## How to complete this task
Word for word, write out all the entries below, omitting every picture.
── Material supplied
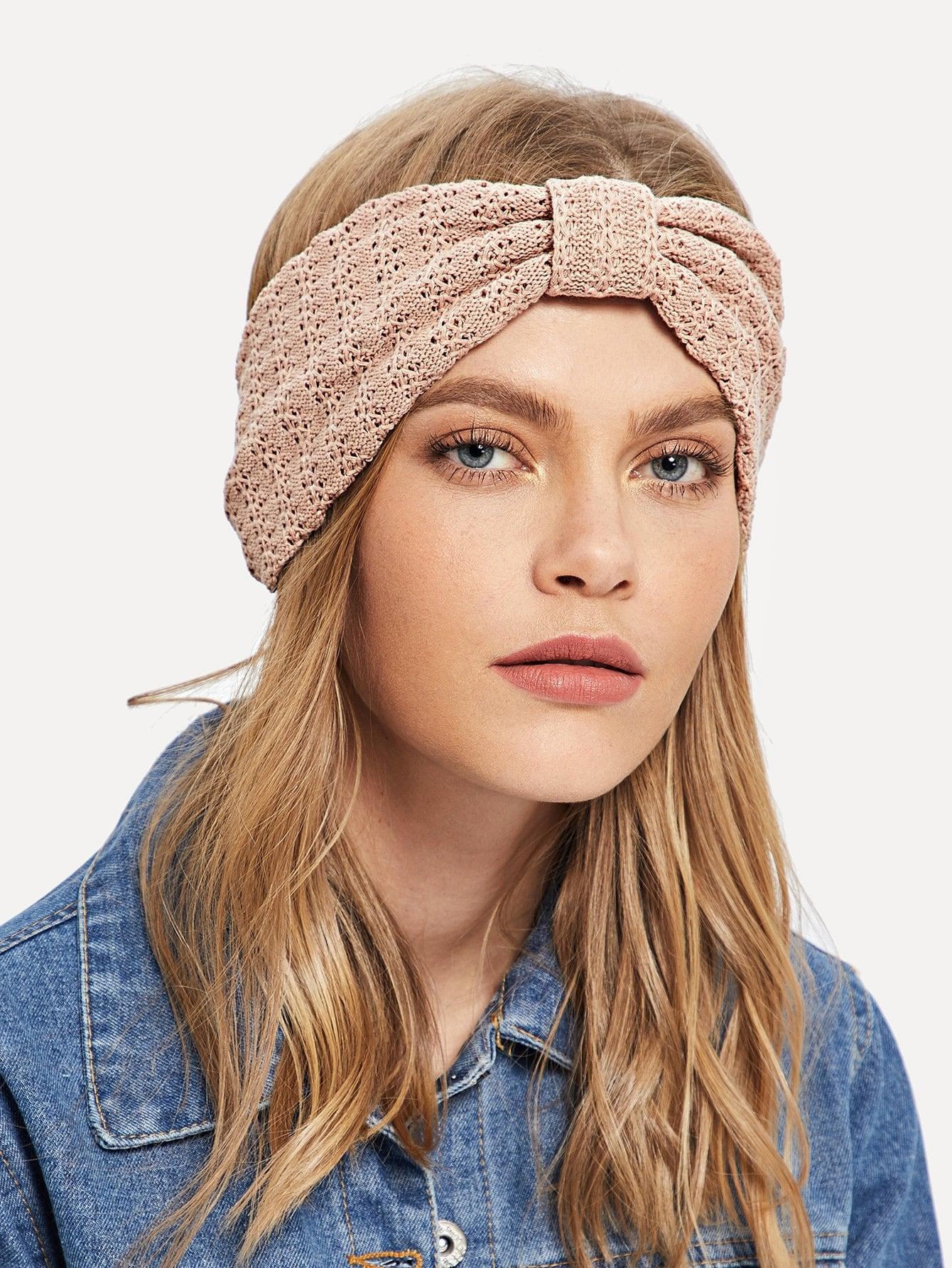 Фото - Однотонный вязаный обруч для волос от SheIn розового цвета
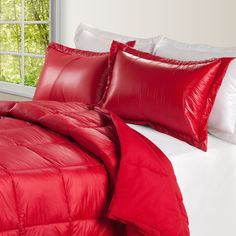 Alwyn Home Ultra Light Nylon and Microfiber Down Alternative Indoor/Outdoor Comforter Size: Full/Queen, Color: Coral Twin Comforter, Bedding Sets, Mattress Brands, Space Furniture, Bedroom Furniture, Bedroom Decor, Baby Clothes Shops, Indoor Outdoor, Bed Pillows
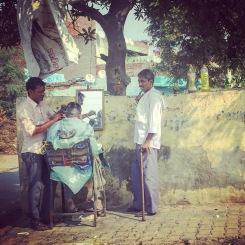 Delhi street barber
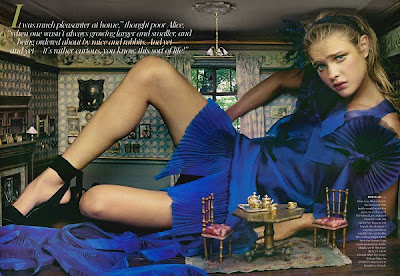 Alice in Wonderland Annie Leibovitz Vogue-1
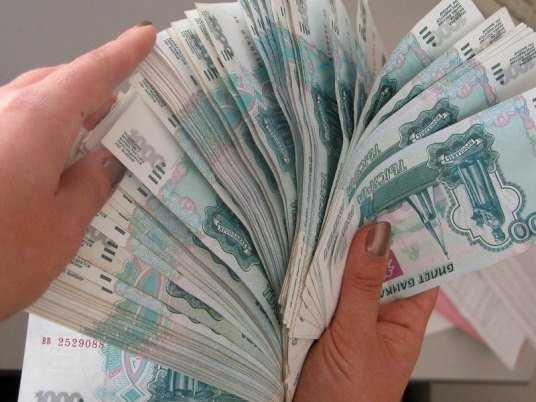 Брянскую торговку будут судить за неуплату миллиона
────
## Solution for this task
 Фото - Однотонный вязаный обруч для волос от SheIn розового цвета
 Alwyn Home Ultra Light Nylon and Microfiber Down Alternative Indoor/Outdoor Comforter Size: Full/Queen, Color: Coral Twin Comforter, Bedding Sets, Mattress Brands, Space Furniture, Bedroom Furniture, Bedroom Decor, Baby Clothes Shops, Indoor Outdoor, Bed Pillows
 Delhi street barber
 Alice in Wonderland Annie Leibovitz Vogue-1
 Брянскую торговку будут судить за неуплату миллиона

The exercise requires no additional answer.